IBM Tivoli and Cisco Network Card User Manual


 
442 Building a Network Access Control Solution with IBM Tivoli and Cisco Systems
Deployment overview
The solution deployment starts with the registration of a set of attributes for the
IBM Integrated Security Solution for Cisco Networks on the Cisco Secure ACS
server, as shown in Figure A-1 on page 443. This registration describes the type
of data that will be passed to the ACS by the Tivoli Compliance and Remediation
subsystems. Currently. two IBM attributes are registered with ACS:
PolicyVersion and ViolationCount.
Next, a policy is installed on the client. This policy is created on the Security
Compliance Manager server but for the purposes of troubleshooting, this is
transparent to the client. It is the installed
policy on the client that is of interest.
Note that when a new policy is installed a new set of
collector objects will be
placed in the%SCM_HOME%/.client/collectors directory. These collectors
determine what data the client will collect.
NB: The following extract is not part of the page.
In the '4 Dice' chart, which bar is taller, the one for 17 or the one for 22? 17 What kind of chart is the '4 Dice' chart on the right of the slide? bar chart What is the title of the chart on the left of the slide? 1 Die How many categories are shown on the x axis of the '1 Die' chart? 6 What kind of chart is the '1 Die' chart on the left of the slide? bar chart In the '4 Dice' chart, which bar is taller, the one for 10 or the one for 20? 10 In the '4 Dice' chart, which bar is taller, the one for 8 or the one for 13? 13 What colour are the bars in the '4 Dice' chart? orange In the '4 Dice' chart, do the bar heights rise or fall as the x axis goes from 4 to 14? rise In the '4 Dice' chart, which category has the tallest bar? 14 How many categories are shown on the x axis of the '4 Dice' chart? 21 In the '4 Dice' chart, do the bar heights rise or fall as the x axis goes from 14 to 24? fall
The Configuration Manager server is also loaded with
remediation (or software)
artifacts
, which are the objects of code that will be used to effect remediation on
the clients. Examples of these artifacts would be self-installing updates, updated
definition files, updated policy files, and so on.
After the solution has been configured with these objects, the NAC process is
started. The following sequence diagrams provide a detailed description of the
timing and events that happen during a typical NAC admission procedure.
In Figure A-1 on page 443, the shadowed boxes represent files or content that is
imported or modified to change the behavior of the deployment. The heavily lined
boxes represent software that is installed as part of the deployment.